• TRAVAIL DEMANDÉ:
En une à trois phrases, expliquez, d'après le texte sur le doublage au Québec, pourquoi un comédien-doubleur canadien doit adopter le « français international ».

*** TEXTE EXTRAIT

Langue officielle-artificielle

Doubleurs et directeurs de plateau s’accordent à dire que le doublage favorise la « démocratisation » du cinéma.
Pourtant, au Québec, la maîtrise de l’anglais progresse, le taux de bilinguisme avoisinant les 50 %. Mais un chiffre en cache un autre : plus de 50 % des Québécois sont considérés comme analphabètes fonctionnels. Éric Plourde, traducteur enseignant à l’université de Montréal, rit : « Parler de démocratisation revient à adopter le même discours qu’en France : “le doublage, c’est pour la plèbe”, un outil de distinction sociale. Au Québec, il a beaucoup été utilisé comme un rempart contre l’anglais, quasi omniprésent. Le fait qu’on parle encore français ici est en partie dû à cette pratique. »

 

« Au Québec, le doublage a beaucoup été utilisé comme un rempart contre l’anglais. Le fait qu’on parle encore français ici est en partie dû à cette pratique. » Éric Lourde, linguiste

 

Même si l’« esprit de clocher » transpire dans la Belle Province, un comédien-doubleur canadien doit adopter une autre langue, débarrassée de toute forme de particularisme : le « français international ». Une pure invention de l’industrie, dont le souci de crédibilité vise aussi à élargir au maximum l’audimat et les profits générés par un film. « Dans cette perspective-là, on ne va pas commencer à faire des expériences linguistiques », ironise le traducteur, originaire d’une ville minière en Abitibi-Témiscamingue. « Il y a des pays qui ont volontairement choisi le doublage, pas seulement parce que c’était moins cher qu’un remake [une spécialité des riches majors américaines – Nda], mais parce qu’ils voulaient imposer une seule langue. » Ce ne serait pas un hasard si les industries de postproduction les plus prospères ont fleuri dans la France coloniale – où le doublage a été promu par l’ancêtre du CNC sous Pétain –, l’Italie fasciste, l’Espagne de Franco et l’Allemagne nazie. L’adaptation audiovisuelle est affaire de consensus, quitte à neutraliser une langue ou perpétuer certains clichés. « La manipulation du texte se fait à toutes les étapes, même dans le choix des voix », poursuit le traducteur, endurci par son expérience de doubleur pour une chaîne de télévision érotique : une voix grave, censée être plus virile, pour un héros ; le français québécois cantonné à une seule couche sociale, ouvriers ou non éduqués.

******
*** ENTRÉES

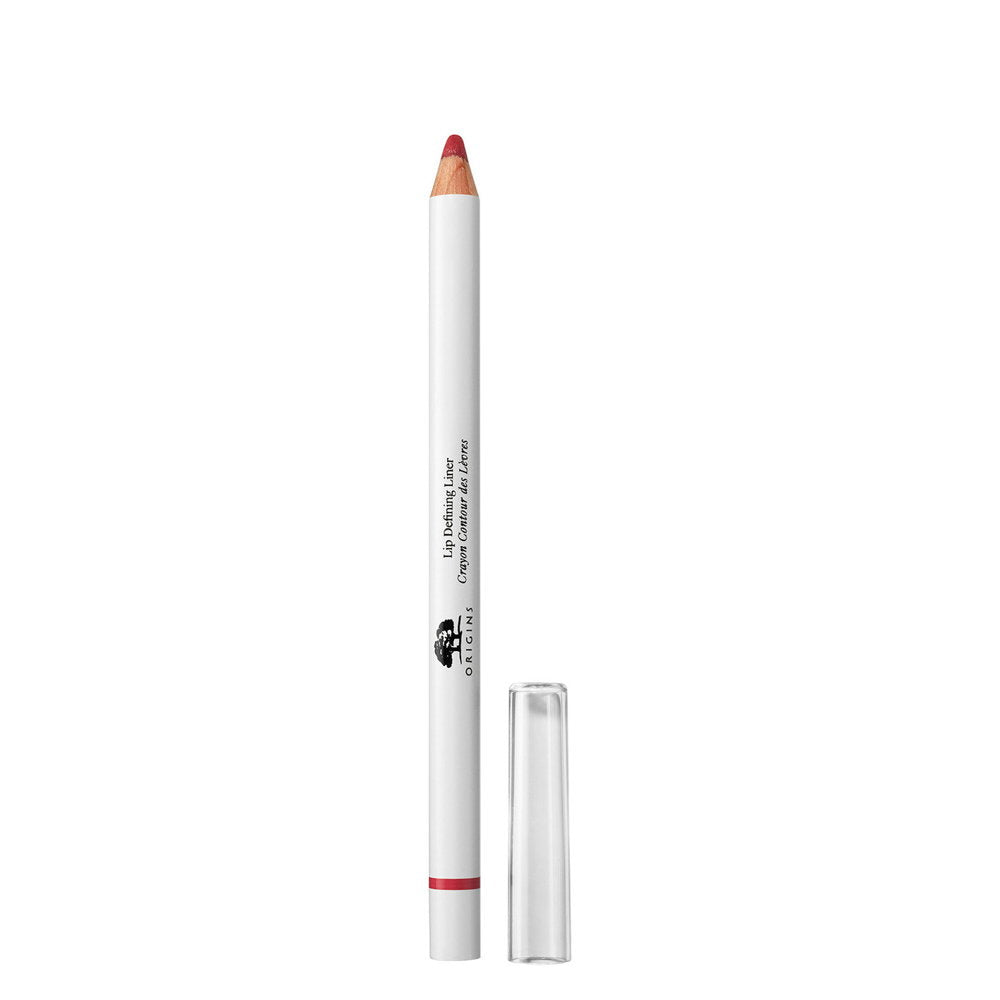 Origins Lip Defining Blending – Lip Liner for Women, 07, Red Geranium, 1.14 g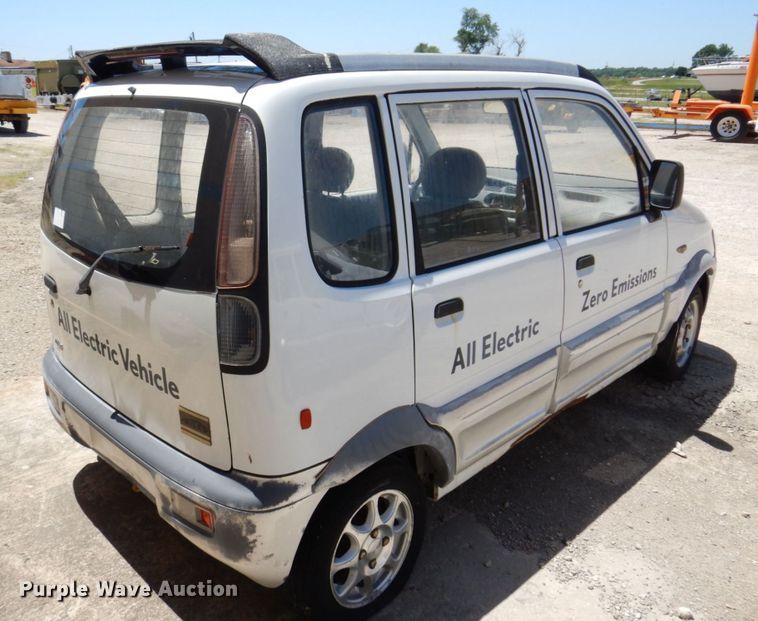 image for item KR9259 (3) Qingyuan ZX40 vans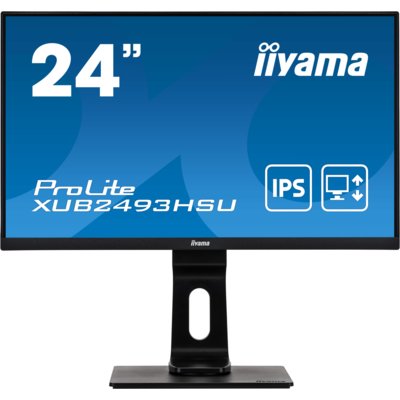 IIYAMA ProLite XUB2493HSU-B1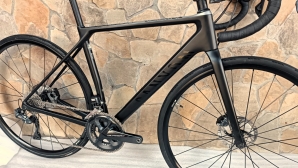 Canyon Endurace CF SL Ultegra Di2 (Ett 540)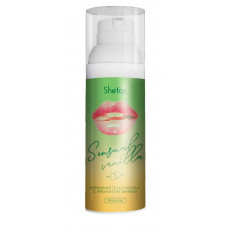 Интимная гель-смазка Shefox Premium «Чувственная ваниль» - 50 мл. Интимная гель-смазка Shefox Premium «Чувственная ваниль» - 50 мл.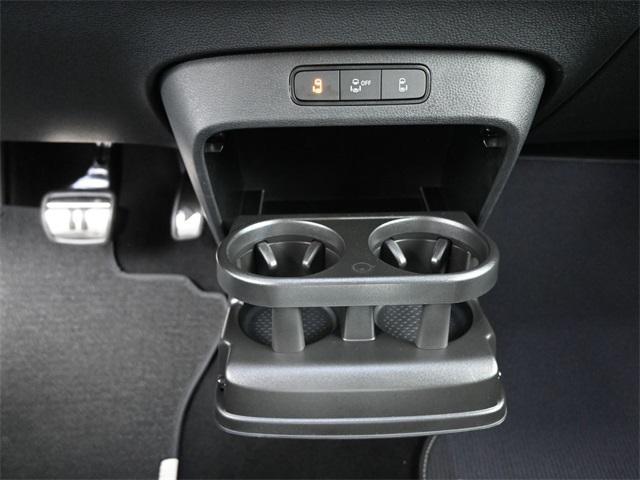 new 2025 Volkswagen ID. Buzz car, priced at $57,735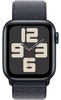 Apple Watch SE 2024, Midnight 40  - igears.ru - 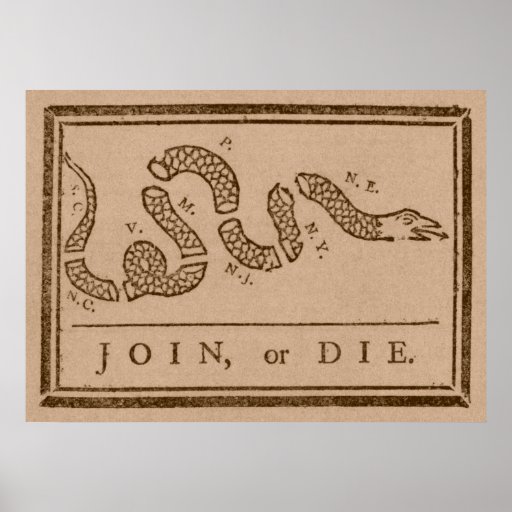 join-or-die-poster-zazzle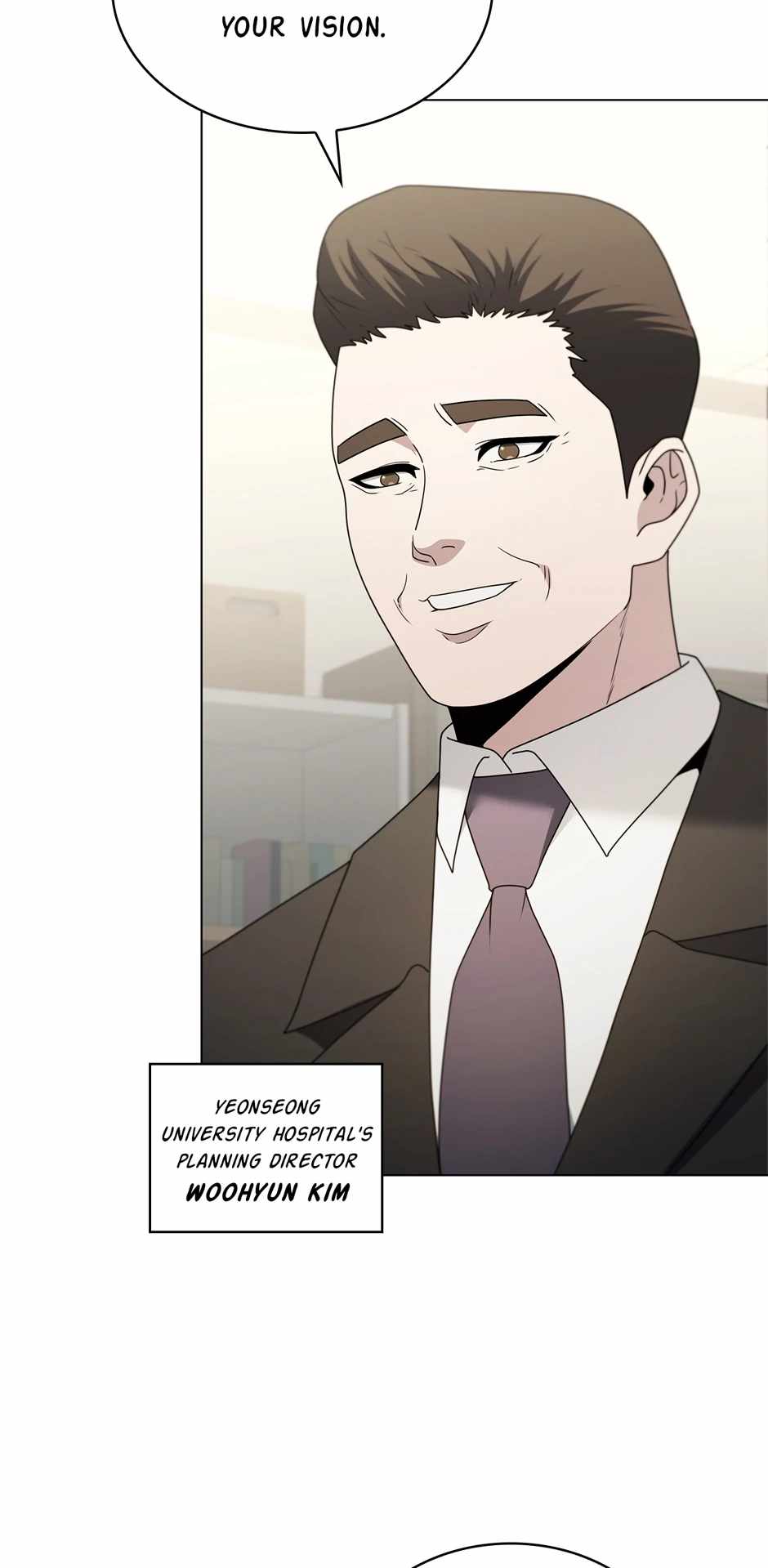 Dr. Choi Tae-Soo Chapter 259 - Page 29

******

• RÉSULTAT OBTENU:
Le « français international », langue débarrassée de toute forme de particularisme, est une invention de l'industrie motivée par un souci de crédibilité. Ce choix vise aussi à élargir au maximum l'audimat et les profits générés par un film. Dans cette perspective, on ne se lance pas dans des expériences linguistiques.